▸ What needs to be done
Your task is to repeat the entries exactly from their first line through the line with "United States, site lebec_CA-06.", and to stop there.

▸ Stored data entries
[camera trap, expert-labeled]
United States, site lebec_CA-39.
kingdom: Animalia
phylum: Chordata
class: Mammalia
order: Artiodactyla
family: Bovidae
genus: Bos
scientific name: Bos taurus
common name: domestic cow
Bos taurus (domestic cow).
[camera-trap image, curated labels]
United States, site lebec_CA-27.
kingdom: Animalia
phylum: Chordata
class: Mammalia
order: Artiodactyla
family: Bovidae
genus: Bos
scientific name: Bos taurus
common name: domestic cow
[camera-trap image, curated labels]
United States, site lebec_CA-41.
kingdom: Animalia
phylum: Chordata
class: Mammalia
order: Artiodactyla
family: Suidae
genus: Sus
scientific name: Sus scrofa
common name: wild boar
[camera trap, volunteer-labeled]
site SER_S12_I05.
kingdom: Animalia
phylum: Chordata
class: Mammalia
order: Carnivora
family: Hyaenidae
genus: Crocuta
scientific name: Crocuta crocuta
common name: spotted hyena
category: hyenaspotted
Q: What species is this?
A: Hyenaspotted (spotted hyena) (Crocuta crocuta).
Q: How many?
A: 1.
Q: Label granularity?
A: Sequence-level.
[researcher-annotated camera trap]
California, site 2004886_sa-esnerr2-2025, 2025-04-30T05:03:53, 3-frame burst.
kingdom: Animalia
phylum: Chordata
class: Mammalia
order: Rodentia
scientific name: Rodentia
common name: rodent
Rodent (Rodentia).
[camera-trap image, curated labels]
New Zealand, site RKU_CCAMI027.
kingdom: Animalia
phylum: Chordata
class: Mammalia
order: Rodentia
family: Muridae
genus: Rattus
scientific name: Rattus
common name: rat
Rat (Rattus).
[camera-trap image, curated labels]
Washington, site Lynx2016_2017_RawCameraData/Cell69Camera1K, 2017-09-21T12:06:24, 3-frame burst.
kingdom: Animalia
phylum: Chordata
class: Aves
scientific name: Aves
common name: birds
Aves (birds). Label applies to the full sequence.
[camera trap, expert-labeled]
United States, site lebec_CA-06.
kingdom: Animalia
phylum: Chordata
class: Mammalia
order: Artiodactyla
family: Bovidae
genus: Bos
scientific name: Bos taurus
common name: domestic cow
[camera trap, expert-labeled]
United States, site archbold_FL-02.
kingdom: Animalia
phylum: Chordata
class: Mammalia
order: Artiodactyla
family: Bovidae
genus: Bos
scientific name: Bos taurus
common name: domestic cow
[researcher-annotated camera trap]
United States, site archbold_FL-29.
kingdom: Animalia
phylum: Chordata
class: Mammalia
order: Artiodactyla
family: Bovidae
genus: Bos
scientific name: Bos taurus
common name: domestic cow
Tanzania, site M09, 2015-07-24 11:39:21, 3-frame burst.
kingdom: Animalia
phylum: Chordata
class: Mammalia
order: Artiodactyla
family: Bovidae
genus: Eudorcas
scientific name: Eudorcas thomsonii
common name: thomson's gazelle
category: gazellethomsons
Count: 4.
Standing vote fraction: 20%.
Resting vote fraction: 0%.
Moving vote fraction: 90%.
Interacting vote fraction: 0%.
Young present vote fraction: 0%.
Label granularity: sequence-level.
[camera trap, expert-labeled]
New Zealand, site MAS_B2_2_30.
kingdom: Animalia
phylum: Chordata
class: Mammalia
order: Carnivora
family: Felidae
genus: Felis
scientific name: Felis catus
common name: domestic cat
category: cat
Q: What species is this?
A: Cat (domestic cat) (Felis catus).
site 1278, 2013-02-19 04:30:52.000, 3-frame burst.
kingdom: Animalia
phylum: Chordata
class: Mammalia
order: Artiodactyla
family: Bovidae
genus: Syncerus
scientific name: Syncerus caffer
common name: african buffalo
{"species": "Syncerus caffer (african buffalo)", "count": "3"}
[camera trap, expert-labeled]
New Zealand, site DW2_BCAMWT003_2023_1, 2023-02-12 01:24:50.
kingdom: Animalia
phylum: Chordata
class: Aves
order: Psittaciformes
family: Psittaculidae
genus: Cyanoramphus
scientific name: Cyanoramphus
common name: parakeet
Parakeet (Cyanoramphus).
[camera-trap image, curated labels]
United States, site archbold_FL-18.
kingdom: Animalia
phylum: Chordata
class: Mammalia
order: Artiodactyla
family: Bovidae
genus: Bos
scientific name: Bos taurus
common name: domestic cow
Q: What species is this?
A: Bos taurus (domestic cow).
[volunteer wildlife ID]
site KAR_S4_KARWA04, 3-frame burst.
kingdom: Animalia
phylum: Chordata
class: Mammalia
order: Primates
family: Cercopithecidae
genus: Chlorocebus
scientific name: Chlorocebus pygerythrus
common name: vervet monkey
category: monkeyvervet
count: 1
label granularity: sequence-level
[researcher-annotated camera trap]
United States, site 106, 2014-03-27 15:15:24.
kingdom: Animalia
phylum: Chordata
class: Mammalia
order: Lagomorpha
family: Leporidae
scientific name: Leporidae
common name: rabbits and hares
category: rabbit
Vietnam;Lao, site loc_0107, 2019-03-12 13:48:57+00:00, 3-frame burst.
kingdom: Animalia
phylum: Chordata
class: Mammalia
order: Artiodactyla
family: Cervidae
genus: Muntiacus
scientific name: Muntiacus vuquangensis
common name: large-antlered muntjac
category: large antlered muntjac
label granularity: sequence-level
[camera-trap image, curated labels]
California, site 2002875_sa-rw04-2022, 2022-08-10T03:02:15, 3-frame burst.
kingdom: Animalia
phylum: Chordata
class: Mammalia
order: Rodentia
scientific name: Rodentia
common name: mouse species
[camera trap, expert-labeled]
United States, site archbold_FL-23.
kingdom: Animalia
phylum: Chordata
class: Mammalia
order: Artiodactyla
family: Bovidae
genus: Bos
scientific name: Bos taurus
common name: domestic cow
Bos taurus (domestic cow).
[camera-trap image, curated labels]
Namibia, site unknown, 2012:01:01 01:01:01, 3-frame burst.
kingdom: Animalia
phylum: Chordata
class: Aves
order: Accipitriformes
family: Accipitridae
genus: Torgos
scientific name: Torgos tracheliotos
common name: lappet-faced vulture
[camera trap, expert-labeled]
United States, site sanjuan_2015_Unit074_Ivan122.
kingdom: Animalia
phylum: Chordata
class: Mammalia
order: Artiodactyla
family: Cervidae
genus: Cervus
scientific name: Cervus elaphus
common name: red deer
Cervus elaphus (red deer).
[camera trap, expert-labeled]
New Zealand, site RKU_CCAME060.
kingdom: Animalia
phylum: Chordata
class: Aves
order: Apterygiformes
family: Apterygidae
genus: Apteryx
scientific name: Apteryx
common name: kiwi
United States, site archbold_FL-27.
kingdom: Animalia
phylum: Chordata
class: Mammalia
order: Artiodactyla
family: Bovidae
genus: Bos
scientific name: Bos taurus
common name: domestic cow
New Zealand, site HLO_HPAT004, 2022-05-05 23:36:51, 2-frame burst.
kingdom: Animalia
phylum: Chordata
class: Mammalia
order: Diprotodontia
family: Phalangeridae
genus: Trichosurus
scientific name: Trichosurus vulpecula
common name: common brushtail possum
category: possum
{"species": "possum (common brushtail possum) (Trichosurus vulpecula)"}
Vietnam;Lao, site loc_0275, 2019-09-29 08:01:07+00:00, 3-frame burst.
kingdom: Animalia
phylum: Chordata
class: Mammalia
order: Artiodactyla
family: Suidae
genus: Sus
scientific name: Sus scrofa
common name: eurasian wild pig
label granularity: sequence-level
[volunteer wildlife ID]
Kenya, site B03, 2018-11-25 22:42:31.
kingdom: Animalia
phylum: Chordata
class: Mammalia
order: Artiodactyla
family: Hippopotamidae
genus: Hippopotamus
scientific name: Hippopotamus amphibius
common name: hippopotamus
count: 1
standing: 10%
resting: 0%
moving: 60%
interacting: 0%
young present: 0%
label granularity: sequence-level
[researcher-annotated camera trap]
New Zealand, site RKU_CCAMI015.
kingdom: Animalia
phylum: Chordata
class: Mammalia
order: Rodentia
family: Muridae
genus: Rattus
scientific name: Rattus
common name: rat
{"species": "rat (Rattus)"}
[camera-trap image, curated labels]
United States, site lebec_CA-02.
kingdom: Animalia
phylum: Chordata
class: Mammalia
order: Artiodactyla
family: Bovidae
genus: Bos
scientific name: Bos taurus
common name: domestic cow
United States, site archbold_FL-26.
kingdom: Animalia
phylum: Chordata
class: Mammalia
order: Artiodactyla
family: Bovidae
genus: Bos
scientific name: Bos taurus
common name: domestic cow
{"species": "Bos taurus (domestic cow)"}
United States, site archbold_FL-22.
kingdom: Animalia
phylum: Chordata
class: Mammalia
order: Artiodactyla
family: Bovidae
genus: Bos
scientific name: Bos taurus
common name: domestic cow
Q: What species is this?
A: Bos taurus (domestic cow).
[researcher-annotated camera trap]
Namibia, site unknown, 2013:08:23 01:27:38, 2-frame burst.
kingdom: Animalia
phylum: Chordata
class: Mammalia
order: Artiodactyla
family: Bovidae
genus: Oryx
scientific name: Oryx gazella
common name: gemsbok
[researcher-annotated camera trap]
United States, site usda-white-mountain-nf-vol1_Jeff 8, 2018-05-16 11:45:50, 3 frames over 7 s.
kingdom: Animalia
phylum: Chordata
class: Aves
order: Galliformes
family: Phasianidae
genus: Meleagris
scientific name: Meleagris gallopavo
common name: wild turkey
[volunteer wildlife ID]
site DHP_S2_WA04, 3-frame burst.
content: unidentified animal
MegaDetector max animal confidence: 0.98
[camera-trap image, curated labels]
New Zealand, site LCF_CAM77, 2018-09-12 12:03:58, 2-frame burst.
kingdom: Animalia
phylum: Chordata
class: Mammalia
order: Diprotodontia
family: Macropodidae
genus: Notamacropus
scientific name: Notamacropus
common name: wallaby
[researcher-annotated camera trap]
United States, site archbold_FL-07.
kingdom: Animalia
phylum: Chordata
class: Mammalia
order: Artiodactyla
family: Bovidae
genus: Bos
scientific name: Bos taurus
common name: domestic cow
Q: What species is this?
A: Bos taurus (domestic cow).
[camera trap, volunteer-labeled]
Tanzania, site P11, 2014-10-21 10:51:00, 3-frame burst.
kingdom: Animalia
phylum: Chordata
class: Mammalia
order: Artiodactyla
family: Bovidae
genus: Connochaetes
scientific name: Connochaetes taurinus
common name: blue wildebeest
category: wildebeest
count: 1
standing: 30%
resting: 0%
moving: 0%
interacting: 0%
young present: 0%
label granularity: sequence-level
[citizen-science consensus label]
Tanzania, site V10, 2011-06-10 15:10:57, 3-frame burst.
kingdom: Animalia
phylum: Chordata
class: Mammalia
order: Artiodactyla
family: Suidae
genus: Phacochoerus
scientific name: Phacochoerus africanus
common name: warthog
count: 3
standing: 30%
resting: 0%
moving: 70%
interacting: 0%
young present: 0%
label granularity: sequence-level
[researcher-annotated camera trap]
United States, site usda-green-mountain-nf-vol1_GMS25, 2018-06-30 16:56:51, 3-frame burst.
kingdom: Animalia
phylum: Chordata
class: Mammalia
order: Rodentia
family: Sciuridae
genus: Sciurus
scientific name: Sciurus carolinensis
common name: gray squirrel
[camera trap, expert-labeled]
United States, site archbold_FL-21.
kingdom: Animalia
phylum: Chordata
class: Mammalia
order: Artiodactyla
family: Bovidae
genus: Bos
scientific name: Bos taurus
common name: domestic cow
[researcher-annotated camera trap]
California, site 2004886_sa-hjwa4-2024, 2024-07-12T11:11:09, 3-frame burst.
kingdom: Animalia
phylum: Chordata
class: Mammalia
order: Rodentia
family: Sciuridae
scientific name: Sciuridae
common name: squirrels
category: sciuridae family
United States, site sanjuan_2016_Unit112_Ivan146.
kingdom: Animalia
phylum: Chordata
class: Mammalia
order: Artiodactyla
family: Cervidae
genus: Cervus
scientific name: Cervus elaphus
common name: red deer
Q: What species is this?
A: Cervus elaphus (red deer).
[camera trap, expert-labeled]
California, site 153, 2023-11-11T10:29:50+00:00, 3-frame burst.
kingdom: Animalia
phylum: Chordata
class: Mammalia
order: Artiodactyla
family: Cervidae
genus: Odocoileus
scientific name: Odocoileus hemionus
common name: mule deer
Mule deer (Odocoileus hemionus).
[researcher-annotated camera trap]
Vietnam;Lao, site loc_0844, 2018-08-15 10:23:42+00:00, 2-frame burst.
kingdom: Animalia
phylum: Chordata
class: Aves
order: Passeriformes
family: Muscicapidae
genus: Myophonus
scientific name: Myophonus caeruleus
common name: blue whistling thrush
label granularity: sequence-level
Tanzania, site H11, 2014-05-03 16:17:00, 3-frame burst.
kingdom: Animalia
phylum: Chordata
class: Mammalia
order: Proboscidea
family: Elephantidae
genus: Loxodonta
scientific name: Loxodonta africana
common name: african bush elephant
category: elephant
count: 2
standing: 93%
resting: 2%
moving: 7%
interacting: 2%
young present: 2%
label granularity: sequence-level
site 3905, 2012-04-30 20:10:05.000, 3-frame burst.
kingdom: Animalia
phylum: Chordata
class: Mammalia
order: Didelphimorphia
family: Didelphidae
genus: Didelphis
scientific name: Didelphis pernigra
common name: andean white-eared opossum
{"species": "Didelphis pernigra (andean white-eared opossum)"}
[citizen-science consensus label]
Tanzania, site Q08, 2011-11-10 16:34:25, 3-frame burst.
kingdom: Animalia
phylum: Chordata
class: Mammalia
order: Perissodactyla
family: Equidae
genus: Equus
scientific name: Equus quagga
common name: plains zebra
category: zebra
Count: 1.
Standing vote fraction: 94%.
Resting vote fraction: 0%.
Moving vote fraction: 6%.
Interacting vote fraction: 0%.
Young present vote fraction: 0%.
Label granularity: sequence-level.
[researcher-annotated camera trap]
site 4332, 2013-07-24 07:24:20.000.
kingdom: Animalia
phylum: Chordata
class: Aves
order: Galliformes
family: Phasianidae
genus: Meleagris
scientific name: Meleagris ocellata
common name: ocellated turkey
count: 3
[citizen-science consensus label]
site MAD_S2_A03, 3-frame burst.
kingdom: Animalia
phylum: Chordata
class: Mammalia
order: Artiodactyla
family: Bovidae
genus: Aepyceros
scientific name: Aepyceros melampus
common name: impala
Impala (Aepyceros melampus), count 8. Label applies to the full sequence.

▸ Output for this task
[camera trap, expert-labeled]
United States, site lebec_CA-39.
kingdom: Animalia
phylum: Chordata
class: Mammalia
order: Artiodactyla
family: Bovidae
genus: Bos
scientific name: Bos taurus
common name: domestic cow
Bos taurus (domestic cow).
[camera-trap image, curated labels]
United States, site lebec_CA-27.
kingdom: Animalia
phylum: Chordata
class: Mammalia
order: Artiodactyla
family: Bovidae
genus: Bos
scientific name: Bos taurus
common name: domestic cow
[camera-trap image, curated labels]
United States, site lebec_CA-41.
kingdom: Animalia
phylum: Chordata
class: Mammalia
order: Artiodactyla
family: Suidae
genus: Sus
scientific name: Sus scrofa
common name: wild boar
[camera trap, volunteer-labeled]
site SER_S12_I05.
kingdom: Animalia
phylum: Chordata
class: Mammalia
order: Carnivora
family: Hyaenidae
genus: Crocuta
scientific name: Crocuta crocuta
common name: spotted hyena
category: hyenaspotted
Q: What species is this?
A: Hyenaspotted (spotted hyena) (Crocuta crocuta).
Q: How many?
A: 1.
Q: Label granularity?
A: Sequence-level.
[researcher-annotated camera trap]
California, site 2004886_sa-esnerr2-2025, 2025-04-30T05:03:53, 3-frame burst.
kingdom: Animalia
phylum: Chordata
class: Mammalia
order: Rodentia
scientific name: Rodentia
common name: rodent
Rodent (Rodentia).
[camera-trap image, curated labels]
New Zealand, site RKU_CCAMI027.
kingdom: Animalia
phylum: Chordata
class: Mammalia
order: Rodentia
family: Muridae
genus: Rattus
scientific name: Rattus
common name: rat
Rat (Rattus).
[camera-trap image, curated labels]
Washington, site Lynx2016_2017_RawCameraData/Cell69Camera1K, 2017-09-21T12:06:24, 3-frame burst.
kingdom: Animalia
phylum: Chordata
class: Aves
scientific name: Aves
common name: birds
Aves (birds). Label applies to the full sequence.
[camera trap, expert-labeled]
United States, site lebec_CA-06.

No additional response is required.